Other single-family examples cited by the authority in Burnaby show the Forglen area, just north of Metrotown, jumping from $998,000 to $1,014,000, Vancouver Heights rising from $933,000 to $977,000, and Westridge nominally increasing from $939,000 to $945,000.
The largest increases percentage wise go to the areas in the lower end of the price ranges cited by the authority with South Slope’s prices jumping $53,000 from $767,000 to $820,000 and Capitol Hill increasing by $51,000 from $683,000 to $734,000.
“Most homes in the North Fraser region are relatively similar in value compared to last year’s assessment roll,” said deputy assessor Zina Weston of the Burnaby-based regional office in a press release. “Most single family home owners will see modest changes in the minus-five per cent to plus-10 per cent range.”
Most strata residential properties have seen changes in the minus-10 per cent to plus-10 per cent range, said the release.

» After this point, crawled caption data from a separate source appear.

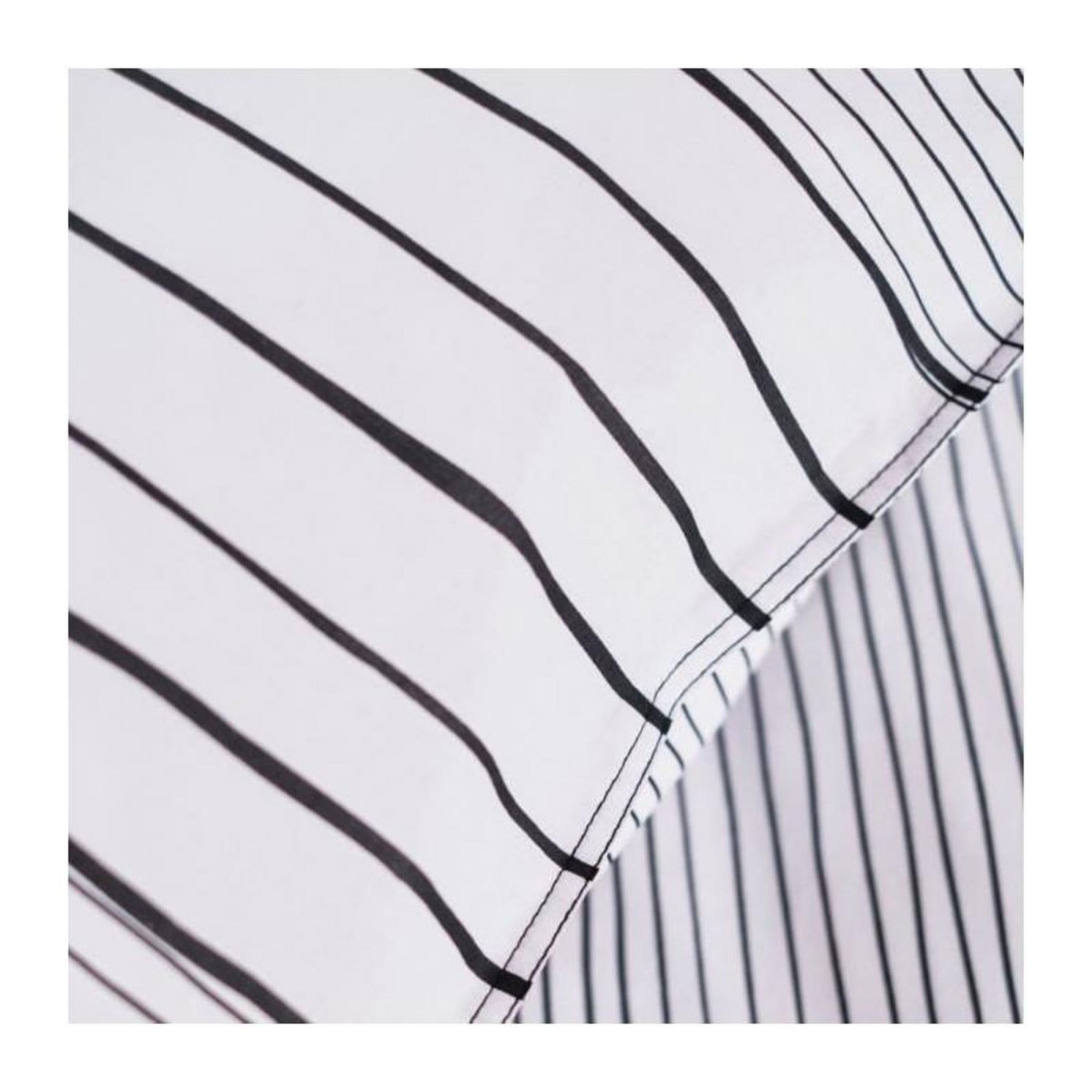 Today Parure de lit - TODAY - Sunshine - 116561 - 2 personnes - 240x260cm - Coton - Imprimé 9.59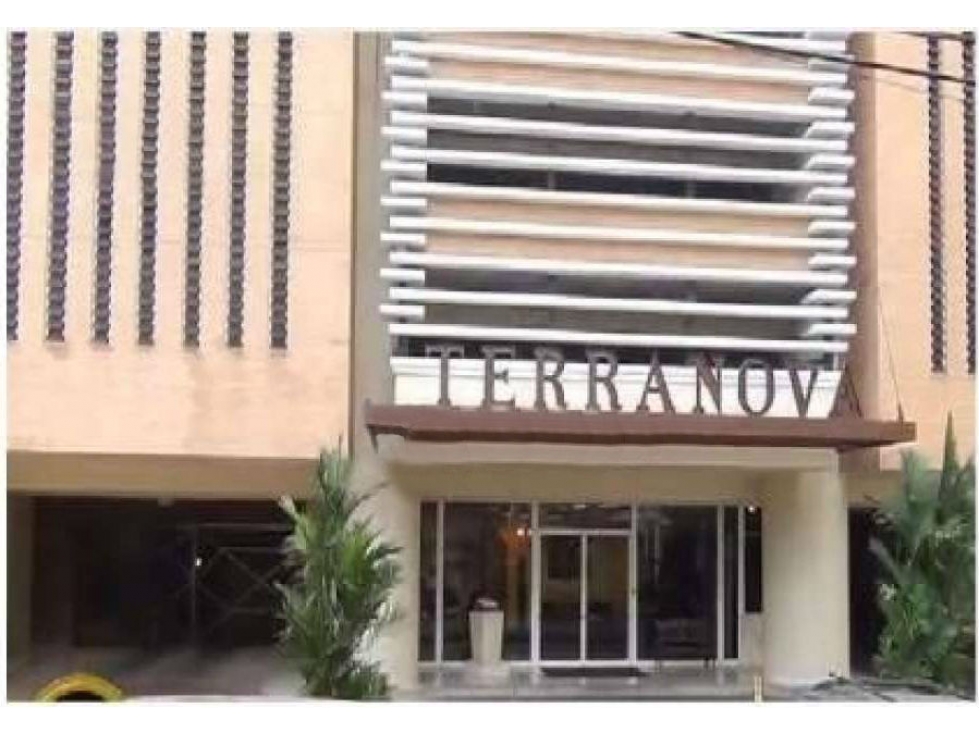 3-Bedroom Apartment in El Cangrejo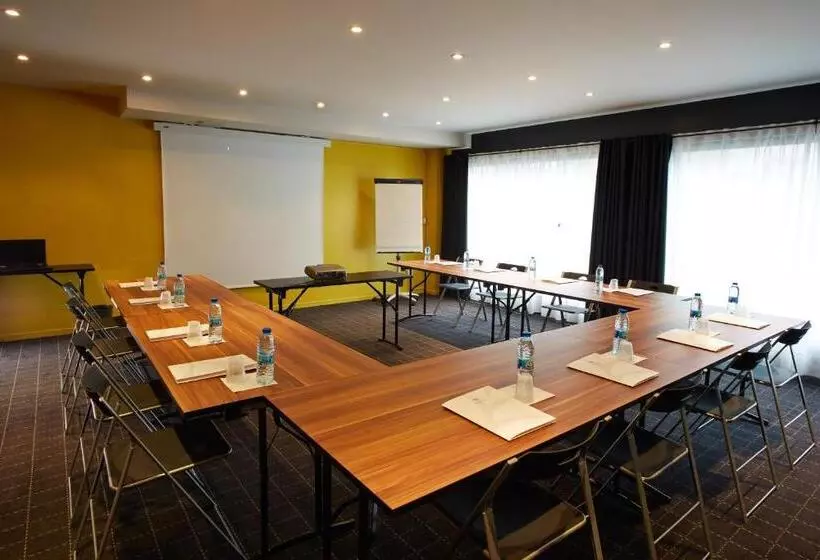 Best Western Hotel Atrium Valence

In North Burnaby, a two-bedroom in a 20-year-old high rise dropped in average assessment from $447,000 to $425,000 while a 40-year-old three bedroom townhouse rose from $355,000 to $379,000. A two-bedroom condo in a high rise at Simon Fraser University went up from $326,000 to $331,000 while a 25-year-old two-bedroom in a low-rise building in Vancouver Heights jumped by $20,000 from $295,000 to $315,000.
However, in South Burnaby, a three-bedroom condo that’s about 14 years old dropped from $453,00 to $437,000 while a 20-year-old two bedroom low-rise condo maintained its $308,000 assessment.